Why does white/sausage gravy not count as gravy, in your view?

[-] BorgDrone@feddit.nl 6 points 1 month ago* (last edited 1 month ago)

Why don’t apples count as pears? Why does black not count as white?

This is gravy

This is what biscuits look like

The stuff you refer to is a ragout, not a gravy.

[-] jwmgregory@lemmy.dbzer0.com 43 points 1 month ago* (last edited 1 month ago)

Um, no. White gravies are a strong part of culinary traditions across Europe as a whole. The lumberjacks in Appalachia didn't just decide one day to make biscuits and "ragu" out of nowhere, they had several sources of inspiration for why they made their gravy the way they did.
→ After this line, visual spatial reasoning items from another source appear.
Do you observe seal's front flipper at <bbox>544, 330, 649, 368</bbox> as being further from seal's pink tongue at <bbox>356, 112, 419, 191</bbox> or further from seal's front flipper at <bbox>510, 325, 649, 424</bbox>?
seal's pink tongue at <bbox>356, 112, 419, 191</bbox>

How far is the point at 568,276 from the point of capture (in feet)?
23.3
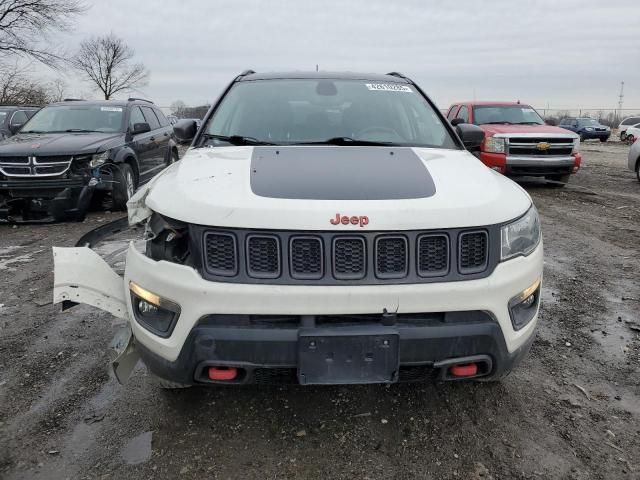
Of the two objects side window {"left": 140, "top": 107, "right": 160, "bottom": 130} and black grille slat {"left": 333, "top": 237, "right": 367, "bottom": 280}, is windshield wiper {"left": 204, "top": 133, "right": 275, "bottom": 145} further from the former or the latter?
side window {"left": 140, "top": 107, "right": 160, "bottom": 130}

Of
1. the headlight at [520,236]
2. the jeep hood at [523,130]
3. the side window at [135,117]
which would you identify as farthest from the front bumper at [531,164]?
the headlight at [520,236]

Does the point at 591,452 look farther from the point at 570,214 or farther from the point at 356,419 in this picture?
the point at 570,214

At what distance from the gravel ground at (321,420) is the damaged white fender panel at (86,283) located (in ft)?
2.05

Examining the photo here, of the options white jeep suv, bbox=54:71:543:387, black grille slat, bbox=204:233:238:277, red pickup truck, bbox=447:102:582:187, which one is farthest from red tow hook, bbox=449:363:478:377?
red pickup truck, bbox=447:102:582:187

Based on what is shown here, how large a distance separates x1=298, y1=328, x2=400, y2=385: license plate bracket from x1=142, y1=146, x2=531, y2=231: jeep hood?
0.44 m

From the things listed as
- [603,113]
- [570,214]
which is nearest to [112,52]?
[603,113]

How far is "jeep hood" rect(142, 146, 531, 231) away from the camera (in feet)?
6.95

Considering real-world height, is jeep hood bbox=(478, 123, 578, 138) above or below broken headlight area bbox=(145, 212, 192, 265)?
below

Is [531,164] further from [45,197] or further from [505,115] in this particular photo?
[45,197]

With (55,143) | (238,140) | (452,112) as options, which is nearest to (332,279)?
(238,140)

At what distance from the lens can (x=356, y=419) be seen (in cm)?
268

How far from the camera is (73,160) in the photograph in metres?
7.03

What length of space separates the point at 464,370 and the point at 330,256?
0.80 meters

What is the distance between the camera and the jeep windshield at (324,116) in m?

And, yes, according to basically every culinary school everywhere, ever - the referent sauce is a gravy, not a ragu/ragout as you attempt to imply here. The sauce is far, far too fucking fatty to be a ragu. It is literally made with meat drippings and is primarily composed of sausage fat and roux. The fact that milk is added as a binder/emulsifier + flavor-enhancer doesn't suddenly turn it into a fucking "ragu". Further, even if gravy was the wrong term for this sauce, the correct one certainly isn't a ragu. This is much closer to a velouté and that family of sauces than it is to ragu and other meat sauces. Except, this isn't velouté, either. Why? BECAUSE THE SAUCE IS MOSTLY MADE OF FAT SOURCED FROM DRIPPINGS, THE FUCKING DICTIONARY DEFINITION OF A GRAVY!!!

Have you never had southern American style biscuits and gravy before?

I just can't seem to imagine how someone would think the gravy is a ragu instead of being a gravy unless you've literally never eaten it before and only have seen it visually and know that it is a sauce with meat in it... this whole position is patently fucking ridiculous if you've ever eaten it before, imo.

You can be Western European, pompous, or correct - pick two.

Sorry not to be a dick I just gotta raz you guys when I get the chance lmao, much love from across the seas. This is definitely an interesting hill you've picked to die upon in a thread topically about language barriers, tho, lol.

[-] _stranger_@lemmy.world 8 points 1 month ago* (last edited 1 month ago)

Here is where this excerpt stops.